Record set.

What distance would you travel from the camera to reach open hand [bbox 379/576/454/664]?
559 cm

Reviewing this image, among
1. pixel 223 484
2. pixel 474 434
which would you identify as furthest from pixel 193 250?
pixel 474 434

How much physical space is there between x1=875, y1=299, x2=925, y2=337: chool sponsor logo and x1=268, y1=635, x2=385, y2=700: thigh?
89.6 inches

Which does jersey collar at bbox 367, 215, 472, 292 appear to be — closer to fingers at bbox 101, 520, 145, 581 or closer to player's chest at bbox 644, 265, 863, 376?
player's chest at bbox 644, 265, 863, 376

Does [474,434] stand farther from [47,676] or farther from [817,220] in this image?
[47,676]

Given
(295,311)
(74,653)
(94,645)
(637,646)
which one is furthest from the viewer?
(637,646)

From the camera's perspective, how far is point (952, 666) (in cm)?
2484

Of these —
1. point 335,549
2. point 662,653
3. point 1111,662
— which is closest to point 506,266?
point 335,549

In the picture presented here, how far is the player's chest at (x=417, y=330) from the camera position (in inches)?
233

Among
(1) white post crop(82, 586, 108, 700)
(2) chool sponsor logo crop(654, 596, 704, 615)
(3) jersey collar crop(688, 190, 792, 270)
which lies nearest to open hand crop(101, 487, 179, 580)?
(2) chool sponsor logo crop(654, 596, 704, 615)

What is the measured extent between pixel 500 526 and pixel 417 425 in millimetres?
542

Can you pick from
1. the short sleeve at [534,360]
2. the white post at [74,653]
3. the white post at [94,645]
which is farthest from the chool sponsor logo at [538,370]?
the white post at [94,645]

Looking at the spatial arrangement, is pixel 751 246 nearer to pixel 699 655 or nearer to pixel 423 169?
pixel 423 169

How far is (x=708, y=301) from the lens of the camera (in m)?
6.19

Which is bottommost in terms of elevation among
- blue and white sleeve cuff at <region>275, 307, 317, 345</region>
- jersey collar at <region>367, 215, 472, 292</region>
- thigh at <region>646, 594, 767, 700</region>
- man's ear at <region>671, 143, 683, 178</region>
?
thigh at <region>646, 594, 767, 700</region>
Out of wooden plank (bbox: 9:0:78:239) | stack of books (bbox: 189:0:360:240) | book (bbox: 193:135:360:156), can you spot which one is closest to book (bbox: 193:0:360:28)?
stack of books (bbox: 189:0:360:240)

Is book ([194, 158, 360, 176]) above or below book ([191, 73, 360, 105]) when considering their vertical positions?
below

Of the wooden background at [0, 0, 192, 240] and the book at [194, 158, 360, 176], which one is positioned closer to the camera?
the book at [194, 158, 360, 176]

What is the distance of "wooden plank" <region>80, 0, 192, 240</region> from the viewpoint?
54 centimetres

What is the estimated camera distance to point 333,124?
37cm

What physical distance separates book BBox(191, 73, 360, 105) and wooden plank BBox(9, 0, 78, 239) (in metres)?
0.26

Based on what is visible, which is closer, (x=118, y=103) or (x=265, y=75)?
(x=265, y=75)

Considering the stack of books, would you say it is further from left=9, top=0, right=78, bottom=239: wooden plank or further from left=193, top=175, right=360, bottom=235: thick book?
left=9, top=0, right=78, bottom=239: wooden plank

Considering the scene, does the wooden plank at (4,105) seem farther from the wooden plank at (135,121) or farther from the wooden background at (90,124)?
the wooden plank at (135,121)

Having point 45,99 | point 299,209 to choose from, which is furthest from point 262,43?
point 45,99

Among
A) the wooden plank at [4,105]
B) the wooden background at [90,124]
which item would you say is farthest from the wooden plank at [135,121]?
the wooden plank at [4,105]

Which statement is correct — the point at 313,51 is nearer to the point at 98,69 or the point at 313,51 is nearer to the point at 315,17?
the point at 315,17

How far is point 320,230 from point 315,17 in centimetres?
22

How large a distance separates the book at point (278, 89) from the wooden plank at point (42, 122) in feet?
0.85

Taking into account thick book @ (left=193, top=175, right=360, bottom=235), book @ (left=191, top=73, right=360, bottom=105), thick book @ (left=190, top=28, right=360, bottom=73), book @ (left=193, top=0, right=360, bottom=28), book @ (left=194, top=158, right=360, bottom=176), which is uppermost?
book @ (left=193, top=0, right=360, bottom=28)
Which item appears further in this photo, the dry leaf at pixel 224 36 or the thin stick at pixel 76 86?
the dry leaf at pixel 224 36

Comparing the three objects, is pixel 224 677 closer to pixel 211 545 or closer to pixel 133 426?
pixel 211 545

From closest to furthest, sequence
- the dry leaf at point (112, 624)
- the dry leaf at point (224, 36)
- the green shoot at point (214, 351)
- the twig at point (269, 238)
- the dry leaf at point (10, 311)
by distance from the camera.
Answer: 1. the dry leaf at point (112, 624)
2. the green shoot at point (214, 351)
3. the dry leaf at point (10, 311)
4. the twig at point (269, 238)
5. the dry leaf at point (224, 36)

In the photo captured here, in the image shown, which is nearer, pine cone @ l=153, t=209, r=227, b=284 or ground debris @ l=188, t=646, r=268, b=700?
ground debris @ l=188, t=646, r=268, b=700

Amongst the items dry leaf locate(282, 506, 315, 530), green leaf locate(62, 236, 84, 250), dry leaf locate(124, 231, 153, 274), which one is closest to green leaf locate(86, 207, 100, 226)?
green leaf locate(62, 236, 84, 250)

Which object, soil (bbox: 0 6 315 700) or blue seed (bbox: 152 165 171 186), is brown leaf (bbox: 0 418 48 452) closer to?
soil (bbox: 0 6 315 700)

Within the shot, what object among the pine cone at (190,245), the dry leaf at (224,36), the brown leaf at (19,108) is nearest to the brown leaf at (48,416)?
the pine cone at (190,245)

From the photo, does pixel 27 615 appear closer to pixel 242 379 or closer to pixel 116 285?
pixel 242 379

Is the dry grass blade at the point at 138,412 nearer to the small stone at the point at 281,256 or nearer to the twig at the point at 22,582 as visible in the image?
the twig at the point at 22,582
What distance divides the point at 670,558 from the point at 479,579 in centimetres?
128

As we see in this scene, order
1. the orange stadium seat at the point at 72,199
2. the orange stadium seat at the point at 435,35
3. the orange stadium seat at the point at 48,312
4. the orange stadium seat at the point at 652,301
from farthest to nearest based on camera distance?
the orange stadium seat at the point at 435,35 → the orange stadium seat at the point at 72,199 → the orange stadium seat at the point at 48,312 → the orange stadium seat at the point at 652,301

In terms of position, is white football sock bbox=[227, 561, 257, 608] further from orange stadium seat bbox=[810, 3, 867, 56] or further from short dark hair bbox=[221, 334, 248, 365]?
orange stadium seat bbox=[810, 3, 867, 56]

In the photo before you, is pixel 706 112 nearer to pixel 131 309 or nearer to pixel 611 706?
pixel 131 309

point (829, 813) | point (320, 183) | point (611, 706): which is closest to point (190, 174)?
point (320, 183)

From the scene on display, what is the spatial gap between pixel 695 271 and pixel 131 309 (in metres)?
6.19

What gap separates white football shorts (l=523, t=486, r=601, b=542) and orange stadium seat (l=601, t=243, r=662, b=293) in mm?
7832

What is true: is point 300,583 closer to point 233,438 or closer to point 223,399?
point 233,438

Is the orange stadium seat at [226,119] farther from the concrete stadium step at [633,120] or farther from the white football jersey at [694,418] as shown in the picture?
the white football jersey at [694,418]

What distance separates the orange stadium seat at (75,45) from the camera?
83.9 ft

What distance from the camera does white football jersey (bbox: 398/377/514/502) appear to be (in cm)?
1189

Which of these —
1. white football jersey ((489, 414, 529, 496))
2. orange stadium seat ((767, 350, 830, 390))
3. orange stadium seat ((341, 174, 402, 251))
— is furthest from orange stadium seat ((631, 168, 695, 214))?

Request. Revise the lines above by replacing "open hand" with "raised hand" and leaving everything else unchanged.

Correct answer.
What distance would you travel from the camera to reach raised hand [bbox 379/576/454/664]?
559 cm

Reviewing this image, among
1. pixel 223 484
2. pixel 474 434
which would you identify as furthest from pixel 193 250?
pixel 474 434

How much physical space is there between x1=875, y1=299, x2=925, y2=337: chool sponsor logo and x1=268, y1=635, x2=385, y2=700: thigh?
89.6 inches

Which does jersey collar at bbox 367, 215, 472, 292 appear to be — closer to fingers at bbox 101, 520, 145, 581 or closer to player's chest at bbox 644, 265, 863, 376?
player's chest at bbox 644, 265, 863, 376

Does [474,434] stand farther from [47,676] or farther from [817,220] in this image?
[47,676]

Given
(295,311)
(74,653)
(94,645)
(637,646)
which one is furthest from the viewer?
(637,646)

From the camera's perspective, how far is point (952, 666) (in cm)?
2484

Of these —
1. point 335,549
2. point 662,653
3. point 1111,662
— which is closest to point 506,266?
point 335,549

In the picture presented here, how far is the player's chest at (x=417, y=330) from the camera position (in inches)?
233

Among
(1) white post crop(82, 586, 108, 700)
(2) chool sponsor logo crop(654, 596, 704, 615)
(3) jersey collar crop(688, 190, 792, 270)
which lies nearest to raised hand crop(101, 487, 179, 580)?
(2) chool sponsor logo crop(654, 596, 704, 615)

What is the measured extent between pixel 500 526 and pixel 417 425 in millimetres?
542

Can you pick from
1. the short sleeve at [534,360]
2. the white post at [74,653]
3. the white post at [94,645]
which is farthest from the chool sponsor logo at [538,370]?
the white post at [94,645]

Looking at the spatial arrangement, is pixel 751 246 nearer to pixel 699 655 or nearer to pixel 423 169?
pixel 423 169

How far is (x=708, y=301) from the lens of the camera (in m)?
6.19

Which is bottommost in terms of elevation among
- blue and white sleeve cuff at <region>275, 307, 317, 345</region>
- jersey collar at <region>367, 215, 472, 292</region>
- thigh at <region>646, 594, 767, 700</region>
- man's ear at <region>671, 143, 683, 178</region>
?
thigh at <region>646, 594, 767, 700</region>
Out of wooden plank (bbox: 9:0:78:239) | stack of books (bbox: 189:0:360:240) | book (bbox: 193:135:360:156), can you spot which one is closest to book (bbox: 193:0:360:28)?
stack of books (bbox: 189:0:360:240)

Is book ([194, 158, 360, 176]) above or below book ([191, 73, 360, 105]) when considering their vertical positions?
below

Of the wooden background at [0, 0, 192, 240] and the book at [194, 158, 360, 176], which one is positioned closer to the camera?
the book at [194, 158, 360, 176]

What is the distance of "wooden plank" <region>80, 0, 192, 240</region> from the viewpoint?
54 centimetres

What is the estimated camera distance to point 333,124?
37cm

What physical distance separates book BBox(191, 73, 360, 105) and wooden plank BBox(9, 0, 78, 239) (in metres)?
0.26

Based on what is visible, which is closer, (x=118, y=103) or (x=265, y=75)?
(x=265, y=75)

Considering the stack of books, would you say it is further from left=9, top=0, right=78, bottom=239: wooden plank or further from left=193, top=175, right=360, bottom=235: thick book?
left=9, top=0, right=78, bottom=239: wooden plank

Considering the scene, does the wooden plank at (4,105) seem farther from the wooden plank at (135,121) or farther from the wooden background at (90,124)?
the wooden plank at (135,121)

Having point 45,99 | point 299,209 to choose from, which is furthest from point 262,43?
point 45,99

Among
A) the wooden plank at [4,105]
B) the wooden background at [90,124]
which item would you say is farthest from the wooden plank at [135,121]?
the wooden plank at [4,105]

Which statement is correct — the point at 313,51 is nearer to the point at 98,69 or the point at 313,51 is nearer to the point at 315,17?
the point at 315,17

How far is point 320,230 from point 315,17 in centimetres?
22

How large a distance separates the book at point (278, 89) from the wooden plank at point (42, 122) in feet?
0.85

Taking into account thick book @ (left=193, top=175, right=360, bottom=235), book @ (left=191, top=73, right=360, bottom=105), thick book @ (left=190, top=28, right=360, bottom=73), book @ (left=193, top=0, right=360, bottom=28), book @ (left=194, top=158, right=360, bottom=176), which is uppermost?
book @ (left=193, top=0, right=360, bottom=28)
Which item appears further in this photo, the dry leaf at pixel 224 36 or the thin stick at pixel 76 86?
the dry leaf at pixel 224 36

Comparing the three objects, is pixel 224 677 closer to pixel 211 545 or closer to pixel 133 426?
pixel 211 545

From closest to furthest, sequence
- the dry leaf at point (112, 624)
- the dry leaf at point (224, 36)
- the green shoot at point (214, 351)
- the twig at point (269, 238)
- the dry leaf at point (10, 311)
by distance from the camera.
Answer: 1. the dry leaf at point (112, 624)
2. the green shoot at point (214, 351)
3. the dry leaf at point (10, 311)
4. the twig at point (269, 238)
5. the dry leaf at point (224, 36)

In the photo captured here, in the image shown, which is nearer, pine cone @ l=153, t=209, r=227, b=284 or ground debris @ l=188, t=646, r=268, b=700?
ground debris @ l=188, t=646, r=268, b=700

Amongst the items dry leaf locate(282, 506, 315, 530), green leaf locate(62, 236, 84, 250), dry leaf locate(124, 231, 153, 274), which one is closest to green leaf locate(86, 207, 100, 226)?
green leaf locate(62, 236, 84, 250)

Which object, soil (bbox: 0 6 315 700) or blue seed (bbox: 152 165 171 186), is brown leaf (bbox: 0 418 48 452) closer to?
soil (bbox: 0 6 315 700)

Within the shot, what object among the pine cone at (190,245), the dry leaf at (224,36), the brown leaf at (19,108) is nearest to the brown leaf at (48,416)?
the pine cone at (190,245)

From the photo, does pixel 27 615 appear closer to pixel 242 379 or closer to pixel 116 285?
pixel 242 379

Is the dry grass blade at the point at 138,412 nearer to the small stone at the point at 281,256 or nearer to the twig at the point at 22,582 as visible in the image?
the twig at the point at 22,582
What distance divides the point at 670,558 from the point at 479,579 in centimetres?
128

As we see in this scene, order
1. the orange stadium seat at the point at 72,199
2. the orange stadium seat at the point at 435,35
3. the orange stadium seat at the point at 48,312
4. the orange stadium seat at the point at 652,301
from farthest to nearest based on camera distance?
the orange stadium seat at the point at 435,35 → the orange stadium seat at the point at 72,199 → the orange stadium seat at the point at 48,312 → the orange stadium seat at the point at 652,301

In terms of position, is white football sock bbox=[227, 561, 257, 608] further from orange stadium seat bbox=[810, 3, 867, 56] or further from short dark hair bbox=[221, 334, 248, 365]?
orange stadium seat bbox=[810, 3, 867, 56]

In the photo before you, is pixel 706 112 nearer to pixel 131 309 or nearer to pixel 611 706?
pixel 131 309

point (829, 813) | point (320, 183) | point (611, 706): which is closest to point (190, 174)?
point (320, 183)

From the scene on display, what is the spatial gap between pixel 695 271 and pixel 131 309 (in metres)?
6.19

What gap separates white football shorts (l=523, t=486, r=601, b=542) and orange stadium seat (l=601, t=243, r=662, b=293) in mm?
7832

What is true: is point 300,583 closer to point 233,438 or closer to point 223,399?
point 233,438

Is the orange stadium seat at [226,119] farther from the concrete stadium step at [633,120] or farther from the white football jersey at [694,418] as shown in the picture?
the white football jersey at [694,418]

What distance separates the orange stadium seat at (75,45) from the camera?
83.9 ft

What distance from the camera does white football jersey (bbox: 398/377/514/502) appear to be (in cm)?
1189

Which of these —
1. white football jersey ((489, 414, 529, 496))
2. orange stadium seat ((767, 350, 830, 390))
3. orange stadium seat ((341, 174, 402, 251))
— is furthest from orange stadium seat ((631, 168, 695, 214))?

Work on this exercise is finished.